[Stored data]

═══

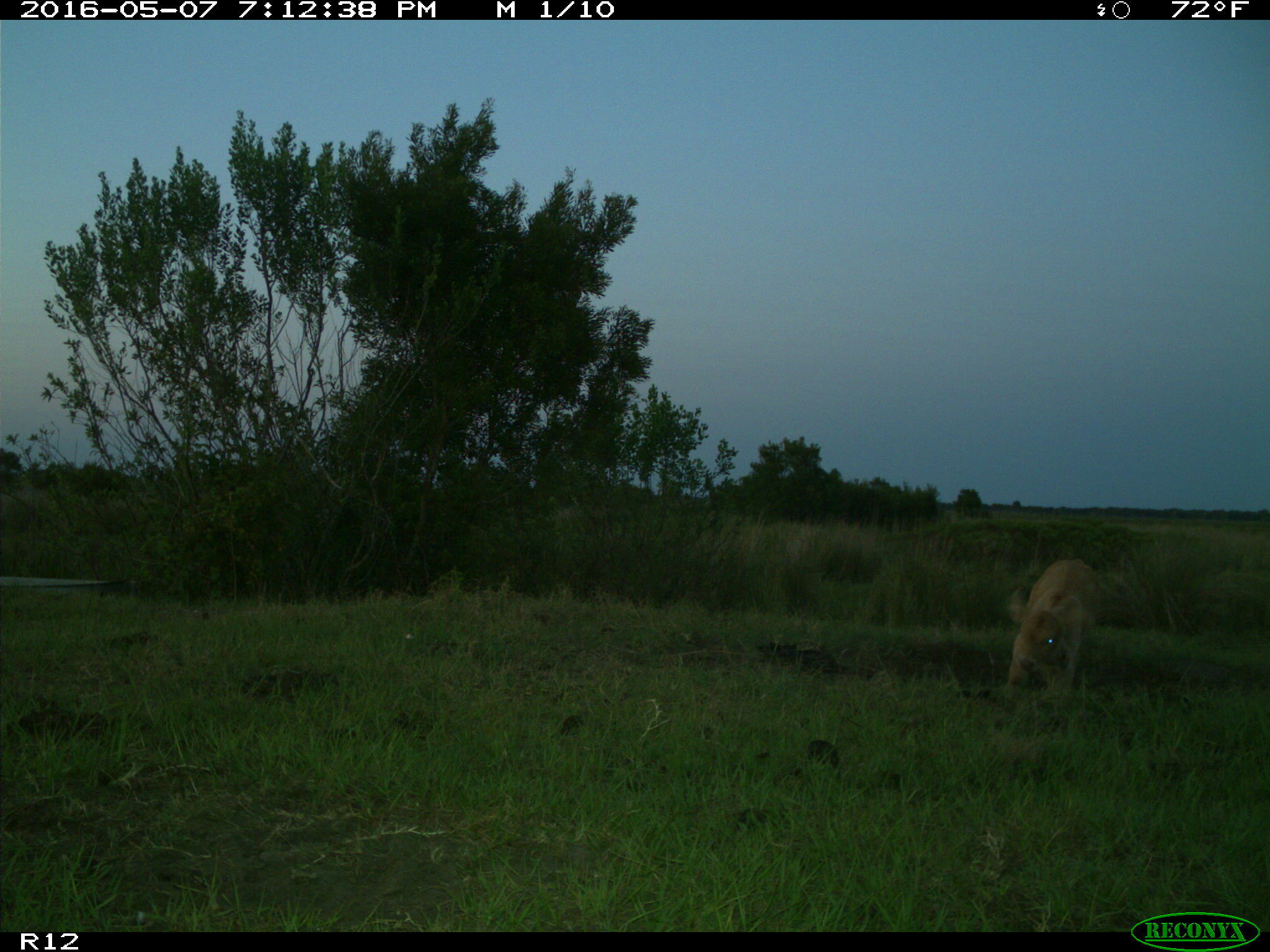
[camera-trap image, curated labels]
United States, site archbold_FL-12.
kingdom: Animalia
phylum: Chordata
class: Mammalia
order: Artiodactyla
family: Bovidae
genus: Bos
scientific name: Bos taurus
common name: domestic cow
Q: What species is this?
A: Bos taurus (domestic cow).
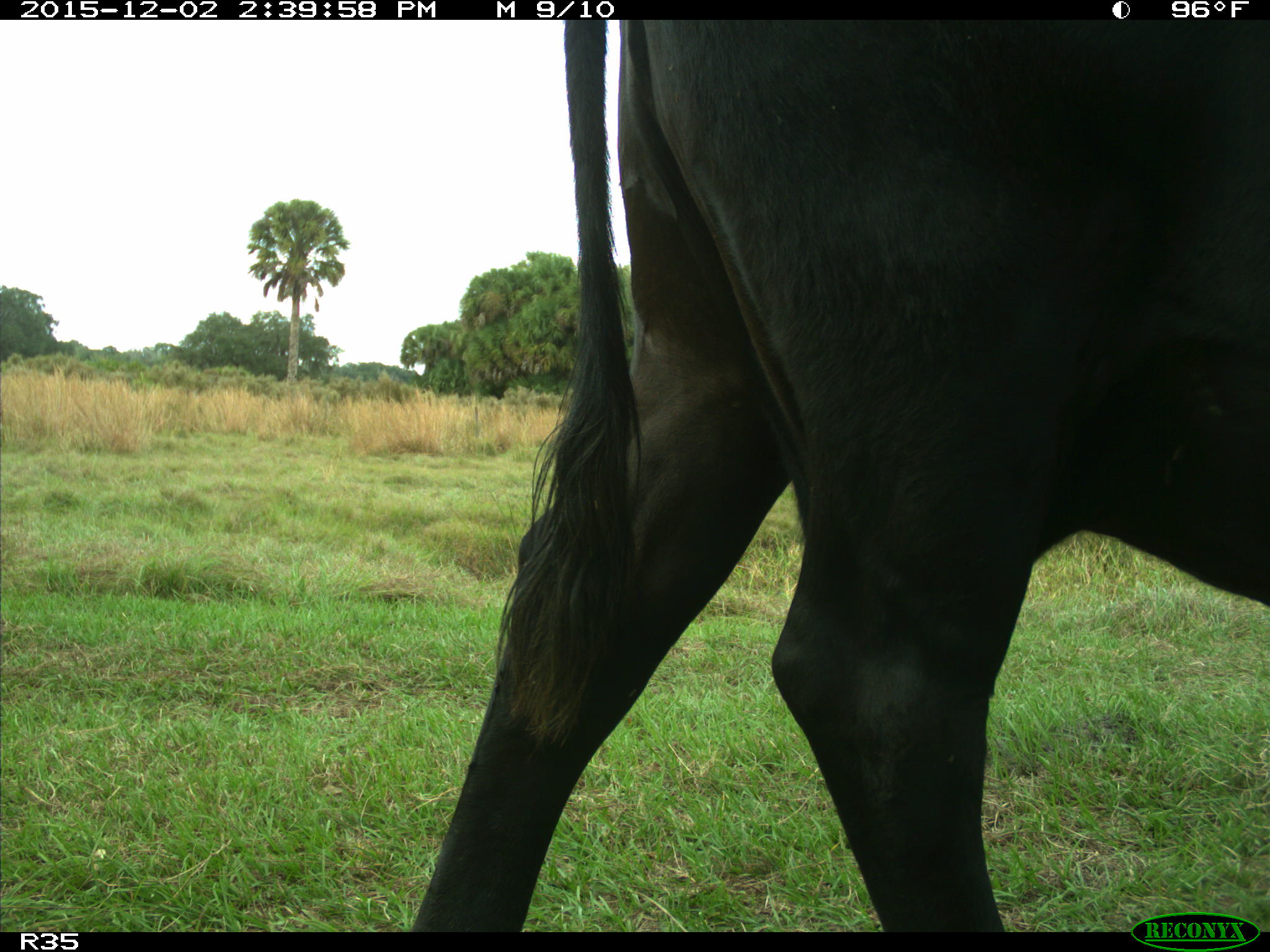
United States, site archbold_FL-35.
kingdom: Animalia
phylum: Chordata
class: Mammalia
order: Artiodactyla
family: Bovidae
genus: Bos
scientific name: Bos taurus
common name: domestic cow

═══

** Task objective **
With the pictures left out, write out all of the data exactly.

** Task output **
[camera-trap image, curated labels]
United States, site archbold_FL-12.
kingdom: Animalia
phylum: Chordata
class: Mammalia
order: Artiodactyla
family: Bovidae
genus: Bos
scientific name: Bos taurus
common name: domestic cow
Q: What species is this?
A: Bos taurus (domestic cow).
United States, site archbold_FL-35.
kingdom: Animalia
phylum: Chordata
class: Mammalia
order: Artiodactyla
family: Bovidae
genus: Bos
scientific name: Bos taurus
common name: domestic cow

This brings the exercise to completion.